In SQL Server Integration Services, you can specify that an OLE DB Connection use a SQL Statement from a variable.
Using this approach, you can dynamically build SQL statements using the OLE DB Connection. But what about ADO.NET?
It appears we have no way to dynamically build SQL statements when using ADO.Net providers. And to think I’ve been standardizing on them. On the other hand, maybe we do have a way. I made a package with two variables. One is a DateTime called LoadControl and the other is a string called strSQL. I’m going to load a DateTime from a load control table into the LoadControl variable then use the LoadControl variable to build the WHERE clause of a SQL statement to pull out all medical claims with a date of service greater than or equal to the LoadControl date. First, our variables.
Nothing hard about that. Next, our Execute SQL task to populate the LoadControl variable.
Next up, our data flow.
The only thing I’ve done is set up the ADO.Net Source. Now we need to get our strSQL variable populated. First, be certain to set the property EvaluateAsExpression to TRUE for strSQL.
Next, create an expression for this variable like so. Notice that since DateTime variables cannot be NULL when you create them, SSIS fills in the current DateTime, hence the 5/3/2015 7:38:04 PM.
Now the interesting part. From the Control Flow, single-left click your data flow to highlight it. Now, look over at your Properties for your data flow. Scroll down to the Misc. section.

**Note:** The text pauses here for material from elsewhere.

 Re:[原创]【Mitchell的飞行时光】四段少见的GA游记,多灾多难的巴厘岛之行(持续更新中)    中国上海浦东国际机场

That’s right, you see the SQL statement for the ADO.Net source. Of course, this is where it is important to call your connection sources something meaningful so you can find them readily (I didn’t bother since we only have one). Notice that we have two spots for the ADO.Net source: SQL Command and TableOrViewName. We aren’t going to change the SQL statement there. Rather, go down further until you see Expressions. That’s right, build an expression.
Notice that for this expression, we only need the strSQL variable. Once you have that saved, put a data viewer on your package and run it.
Notice that only dates for 4/10/2015 or higher are shown (I added an Order By to the SQL Statement in strSQL and 4/10/2015 is what was in our LoadControl Table). This is where our Expression was evaluated and placed in for the SQL Command of the ADO.Net source. One thing of note, notice how before I set up a SQL statement in the ADO.NET Connection when I first created it earlier. This statement is IGNORED when the Expression is evaluated. However, if the SQL Statement in your Expression adds or changes columns, you may need to go into the Advanced Editor of the ADO.NET Connection and click Refresh to get those changes to show. Otherwise, your new or changed columns may not show up in the data flow right away.
With this approach, you can still dynamically build SQL statements for ADO.NET Connections like you can OLE DB Connections. A little more work, yes, but I think worth it when you have lots of Script Tasks/Components that need to use Connection Managers.